## Task statement
Rewrite the lines from the one with "Can you confirm" through the last line, replacing "nearer to" with "closer to" and leaving everything else as is.

━━ Data excerpts ━━

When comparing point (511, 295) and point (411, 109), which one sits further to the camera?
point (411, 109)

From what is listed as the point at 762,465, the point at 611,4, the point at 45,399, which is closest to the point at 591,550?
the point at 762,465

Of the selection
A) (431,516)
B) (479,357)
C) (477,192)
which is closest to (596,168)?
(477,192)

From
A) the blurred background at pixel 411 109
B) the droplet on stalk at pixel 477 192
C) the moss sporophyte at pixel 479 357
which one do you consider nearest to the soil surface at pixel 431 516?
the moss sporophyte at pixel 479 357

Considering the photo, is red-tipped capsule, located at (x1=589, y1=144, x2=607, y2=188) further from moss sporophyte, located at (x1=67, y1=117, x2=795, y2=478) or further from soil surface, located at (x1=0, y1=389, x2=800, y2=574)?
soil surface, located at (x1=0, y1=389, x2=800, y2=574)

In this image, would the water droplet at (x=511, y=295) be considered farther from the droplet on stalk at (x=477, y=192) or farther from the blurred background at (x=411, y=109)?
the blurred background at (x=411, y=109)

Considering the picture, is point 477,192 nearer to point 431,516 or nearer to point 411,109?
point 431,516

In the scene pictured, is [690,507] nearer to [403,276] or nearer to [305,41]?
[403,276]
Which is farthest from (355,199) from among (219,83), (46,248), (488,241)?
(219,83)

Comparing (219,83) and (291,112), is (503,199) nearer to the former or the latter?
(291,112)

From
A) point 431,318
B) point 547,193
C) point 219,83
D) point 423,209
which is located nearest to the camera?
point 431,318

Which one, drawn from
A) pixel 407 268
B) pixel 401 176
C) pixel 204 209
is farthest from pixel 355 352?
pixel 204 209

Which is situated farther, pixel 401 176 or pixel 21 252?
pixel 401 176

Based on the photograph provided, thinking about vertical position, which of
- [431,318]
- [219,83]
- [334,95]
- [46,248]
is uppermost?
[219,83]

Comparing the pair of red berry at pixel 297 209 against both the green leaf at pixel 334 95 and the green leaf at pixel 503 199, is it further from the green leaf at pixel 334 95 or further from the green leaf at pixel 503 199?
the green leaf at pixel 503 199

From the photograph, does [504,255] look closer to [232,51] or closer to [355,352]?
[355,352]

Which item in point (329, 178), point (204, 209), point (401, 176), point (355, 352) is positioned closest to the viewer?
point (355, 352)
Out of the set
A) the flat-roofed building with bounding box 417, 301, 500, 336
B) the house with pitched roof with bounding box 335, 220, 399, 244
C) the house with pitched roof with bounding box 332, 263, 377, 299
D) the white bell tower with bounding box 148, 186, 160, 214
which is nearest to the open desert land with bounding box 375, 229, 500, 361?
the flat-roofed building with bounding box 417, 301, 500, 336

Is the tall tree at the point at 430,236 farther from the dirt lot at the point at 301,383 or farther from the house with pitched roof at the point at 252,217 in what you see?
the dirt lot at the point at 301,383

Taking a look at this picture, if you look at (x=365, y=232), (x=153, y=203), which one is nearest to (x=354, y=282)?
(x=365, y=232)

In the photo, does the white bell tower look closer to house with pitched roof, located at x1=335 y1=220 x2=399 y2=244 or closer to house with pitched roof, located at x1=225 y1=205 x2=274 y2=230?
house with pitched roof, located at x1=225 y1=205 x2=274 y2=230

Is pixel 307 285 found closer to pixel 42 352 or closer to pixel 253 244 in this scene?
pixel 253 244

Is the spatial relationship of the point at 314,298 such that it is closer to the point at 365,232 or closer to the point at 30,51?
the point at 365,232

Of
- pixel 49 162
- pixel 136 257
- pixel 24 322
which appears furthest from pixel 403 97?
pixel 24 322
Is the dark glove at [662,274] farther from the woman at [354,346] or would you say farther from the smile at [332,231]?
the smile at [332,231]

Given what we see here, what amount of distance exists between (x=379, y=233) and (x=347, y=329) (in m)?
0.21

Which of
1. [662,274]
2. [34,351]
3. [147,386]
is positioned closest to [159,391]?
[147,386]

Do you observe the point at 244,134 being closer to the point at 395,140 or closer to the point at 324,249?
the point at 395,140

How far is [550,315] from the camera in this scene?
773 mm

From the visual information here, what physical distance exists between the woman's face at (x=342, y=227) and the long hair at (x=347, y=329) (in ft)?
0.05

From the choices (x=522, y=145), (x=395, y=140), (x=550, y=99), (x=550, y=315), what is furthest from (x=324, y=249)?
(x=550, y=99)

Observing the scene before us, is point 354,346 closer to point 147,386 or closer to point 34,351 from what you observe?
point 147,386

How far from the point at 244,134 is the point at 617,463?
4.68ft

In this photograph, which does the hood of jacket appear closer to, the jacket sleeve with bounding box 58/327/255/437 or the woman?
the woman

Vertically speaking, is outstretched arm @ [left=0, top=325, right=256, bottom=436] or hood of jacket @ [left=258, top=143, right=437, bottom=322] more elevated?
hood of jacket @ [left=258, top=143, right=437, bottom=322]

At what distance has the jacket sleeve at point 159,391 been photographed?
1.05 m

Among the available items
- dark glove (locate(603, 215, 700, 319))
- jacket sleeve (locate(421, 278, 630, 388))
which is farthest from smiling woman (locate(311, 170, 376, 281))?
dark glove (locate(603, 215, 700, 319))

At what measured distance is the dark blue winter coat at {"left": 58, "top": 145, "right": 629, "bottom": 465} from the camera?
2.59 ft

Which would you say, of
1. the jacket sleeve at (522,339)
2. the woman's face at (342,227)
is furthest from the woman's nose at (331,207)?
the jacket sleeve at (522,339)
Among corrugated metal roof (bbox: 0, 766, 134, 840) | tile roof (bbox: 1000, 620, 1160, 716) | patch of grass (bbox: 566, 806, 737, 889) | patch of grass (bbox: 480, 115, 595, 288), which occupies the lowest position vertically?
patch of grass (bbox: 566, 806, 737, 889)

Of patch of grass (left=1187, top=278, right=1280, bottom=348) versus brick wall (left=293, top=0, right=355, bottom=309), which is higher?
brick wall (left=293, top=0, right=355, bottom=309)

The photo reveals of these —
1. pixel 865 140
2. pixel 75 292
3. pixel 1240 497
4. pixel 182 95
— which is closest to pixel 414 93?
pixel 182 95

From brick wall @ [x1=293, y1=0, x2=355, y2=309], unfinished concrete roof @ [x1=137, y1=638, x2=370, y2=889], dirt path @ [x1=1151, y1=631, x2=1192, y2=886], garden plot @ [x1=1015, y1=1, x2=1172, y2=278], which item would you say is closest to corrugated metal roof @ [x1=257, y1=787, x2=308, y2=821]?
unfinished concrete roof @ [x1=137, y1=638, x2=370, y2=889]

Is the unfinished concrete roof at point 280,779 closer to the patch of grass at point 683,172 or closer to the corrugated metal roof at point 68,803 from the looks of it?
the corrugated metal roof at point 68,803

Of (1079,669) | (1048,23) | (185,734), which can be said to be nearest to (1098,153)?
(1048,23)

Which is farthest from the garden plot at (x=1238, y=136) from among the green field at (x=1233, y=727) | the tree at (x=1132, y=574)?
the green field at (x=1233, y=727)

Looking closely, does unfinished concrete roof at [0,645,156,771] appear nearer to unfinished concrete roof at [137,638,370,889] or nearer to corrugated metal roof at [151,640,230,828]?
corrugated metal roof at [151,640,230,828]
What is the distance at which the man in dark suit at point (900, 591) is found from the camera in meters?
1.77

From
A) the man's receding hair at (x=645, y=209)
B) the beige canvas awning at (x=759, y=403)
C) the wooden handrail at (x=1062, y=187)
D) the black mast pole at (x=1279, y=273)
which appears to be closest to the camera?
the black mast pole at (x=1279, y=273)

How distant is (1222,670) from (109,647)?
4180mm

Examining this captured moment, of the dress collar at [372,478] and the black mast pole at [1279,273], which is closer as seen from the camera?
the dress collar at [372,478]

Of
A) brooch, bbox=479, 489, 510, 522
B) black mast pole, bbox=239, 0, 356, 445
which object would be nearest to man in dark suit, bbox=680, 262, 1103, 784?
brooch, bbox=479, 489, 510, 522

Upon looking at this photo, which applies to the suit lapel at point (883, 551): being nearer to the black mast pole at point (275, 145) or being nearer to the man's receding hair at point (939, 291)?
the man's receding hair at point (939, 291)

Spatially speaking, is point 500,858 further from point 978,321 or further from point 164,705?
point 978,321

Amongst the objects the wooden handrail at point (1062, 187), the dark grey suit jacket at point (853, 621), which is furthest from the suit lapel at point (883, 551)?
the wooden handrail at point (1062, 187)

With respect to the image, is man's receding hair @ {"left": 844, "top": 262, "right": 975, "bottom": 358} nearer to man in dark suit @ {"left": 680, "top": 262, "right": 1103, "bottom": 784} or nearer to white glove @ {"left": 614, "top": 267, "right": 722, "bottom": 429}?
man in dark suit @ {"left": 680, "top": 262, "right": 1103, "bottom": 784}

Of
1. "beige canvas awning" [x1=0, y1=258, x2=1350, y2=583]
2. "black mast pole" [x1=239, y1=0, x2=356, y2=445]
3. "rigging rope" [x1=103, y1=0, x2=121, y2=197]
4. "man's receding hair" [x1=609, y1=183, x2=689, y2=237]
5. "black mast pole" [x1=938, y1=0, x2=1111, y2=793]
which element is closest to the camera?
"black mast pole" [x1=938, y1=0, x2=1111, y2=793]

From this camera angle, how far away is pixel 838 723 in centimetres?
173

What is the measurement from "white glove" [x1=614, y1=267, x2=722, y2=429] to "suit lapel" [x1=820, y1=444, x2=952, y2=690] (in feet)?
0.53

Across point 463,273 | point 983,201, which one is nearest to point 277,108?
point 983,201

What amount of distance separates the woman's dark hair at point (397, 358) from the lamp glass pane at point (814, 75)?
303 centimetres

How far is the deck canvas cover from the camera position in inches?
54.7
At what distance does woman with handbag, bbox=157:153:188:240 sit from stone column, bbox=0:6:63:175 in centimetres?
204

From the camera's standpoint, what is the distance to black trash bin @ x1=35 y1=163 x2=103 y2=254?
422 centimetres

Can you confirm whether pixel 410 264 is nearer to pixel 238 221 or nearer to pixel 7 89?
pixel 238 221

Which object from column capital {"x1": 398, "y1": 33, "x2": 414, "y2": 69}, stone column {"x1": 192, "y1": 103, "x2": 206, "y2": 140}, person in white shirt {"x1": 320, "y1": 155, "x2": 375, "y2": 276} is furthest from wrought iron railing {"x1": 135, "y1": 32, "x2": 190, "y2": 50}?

━━━

## Expected answer
Can you confirm whether pixel 410 264 is closer to pixel 238 221 or closer to pixel 7 89?
pixel 238 221

Which object from column capital {"x1": 398, "y1": 33, "x2": 414, "y2": 69}, stone column {"x1": 192, "y1": 103, "x2": 206, "y2": 140}, person in white shirt {"x1": 320, "y1": 155, "x2": 375, "y2": 276} is furthest from wrought iron railing {"x1": 135, "y1": 32, "x2": 190, "y2": 50}?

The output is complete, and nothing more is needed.